那63號墓鈴是從地府來的,賜給我新吏福祉,黑色短劍和遊巡令牌。
這兩樣東西既然來路如此的詭異,那麼,是否具備驅邪之力呢?
此刻,倒是可以在孟一霜的身上試驗一番了。
而祠堂這裡本就具備辟邪之力,若果,將孟一霜體內的陰靈給驅逐出來,指不定這地方就能幫着我鎮住那邪靈,我就可以將其打包獻祭給63號墓鈴換取壽元了,簡直不要太好。

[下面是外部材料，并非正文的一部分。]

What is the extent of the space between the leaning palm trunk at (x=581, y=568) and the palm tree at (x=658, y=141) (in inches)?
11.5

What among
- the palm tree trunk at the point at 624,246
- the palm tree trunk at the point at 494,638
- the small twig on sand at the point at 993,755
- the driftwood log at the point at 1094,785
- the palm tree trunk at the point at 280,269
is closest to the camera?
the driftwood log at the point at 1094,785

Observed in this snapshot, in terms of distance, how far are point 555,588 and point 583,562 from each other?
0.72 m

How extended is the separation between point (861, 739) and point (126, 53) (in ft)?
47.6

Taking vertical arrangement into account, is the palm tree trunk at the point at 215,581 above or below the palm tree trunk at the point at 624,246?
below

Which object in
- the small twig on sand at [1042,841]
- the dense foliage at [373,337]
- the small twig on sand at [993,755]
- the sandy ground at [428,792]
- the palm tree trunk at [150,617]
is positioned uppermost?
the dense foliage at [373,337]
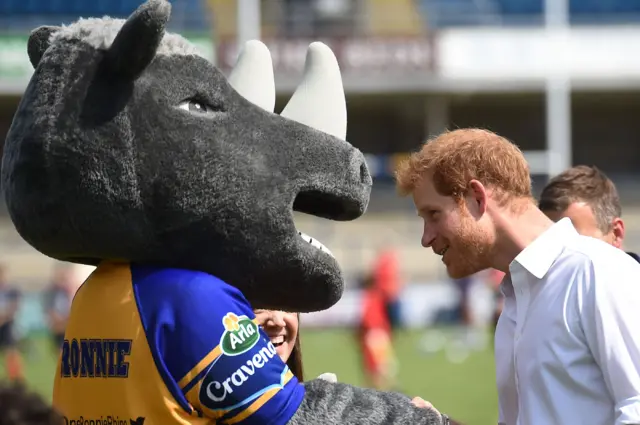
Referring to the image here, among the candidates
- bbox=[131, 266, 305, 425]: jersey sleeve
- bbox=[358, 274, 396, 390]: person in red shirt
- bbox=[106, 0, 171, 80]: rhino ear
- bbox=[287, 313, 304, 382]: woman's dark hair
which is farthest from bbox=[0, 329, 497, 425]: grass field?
bbox=[106, 0, 171, 80]: rhino ear

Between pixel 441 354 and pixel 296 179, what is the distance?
551 inches

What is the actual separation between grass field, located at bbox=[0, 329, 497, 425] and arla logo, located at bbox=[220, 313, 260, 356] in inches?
264

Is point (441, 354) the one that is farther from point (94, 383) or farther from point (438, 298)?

當然,這只是我自相情願的打算罷了,具體的結果,還是要看實驗之後。
這些當然需要保密,因而,要求徐浮龍他們暫避。
也有可能出現意外,但凡事都得敢於去冒點險,百分百安全的事兒是不存在的。
徐浮龍領着大虎走過去,先和董秋溝通了一下,然後,走了進去。
這邊,只留下我和那中邪了的孟一霜。
我掃聽了一番,確認徐浮龍他們沒有偷看的意思,這才盤腿坐下,盯着孟一霜的雙眼說:“不管你是何方妖邪,奉勸你識相些,現在就離開她的軀體,你還能少受罪,要不然,我會要你好看。”
“呼呼!”
孟一霜對着我咆哮,只不過,嘴巴那種狀態,發出的動靜很是低沉詭異罷了。
“敬酒不吃吃罰酒是吧?那就別怪我了。”
冷笑一聲,我先是從包中掏出一塊方巾將孟一霜的眼睛圍住。
不清楚此刻的孟一霜還有沒有意識?但黑色短劍之類的東西需要保密,所以,我捂住她的眼睛,防患於未然。
無聲無息的,黑色短劍出現在手中。
我用身體擋着,即便徐浮龍他們偷看,也看不到黑劍。
學着電影上驅邪除魔大師傅們的模樣,隨意的輕聲喊着:“天靈靈啊地靈靈,太上老君啊顯神通,驅逐邪祟,急急如律令啊!”
劍尖刺進了孟一霜手臂皮膚一寸深。
然後,啥狀況都沒有。
甚至,”孟一霜的血都沒有流出來。
“咦?
我驚訝了,心中直罵此物於關鍵時刻掉鏈子!
“這刃身之上都是符籙的短劍,接觸到了中邪之人,竟然啥反應都沒有?這太離譜了吧?”
我不信邪的又用此物刺了孟一霜好幾下,當然,都是寸深的小傷口,不足爲慮。
仍舊沒啥反應。
“哎呀,換遊巡令牌試試。”
我輕聲嘀咕着,掏出令牌,直接摁在了孟一霜的臉上!
平靜,絕對的平靜。
一點異常都沒有。
“噗!”
好像是孟一霜發出的嘲笑聲。
她看不到,但知道我在鼓動着什麼,對附身者沒有任何威脅是能感受到的,這不,逮住機會就開始譏笑我了。
火冒三丈啊,我被氣的一佛出世二佛昇天!
將遊巡令牌收好,我低着頭,有些發呆的看着黑劍,琢磨着爲何不起效?
難道,63號墓鈴所言的那些話都是假的?它根本不是從陰曹地府來的,甚至,這兩件東西都沒有任何的靈異力量?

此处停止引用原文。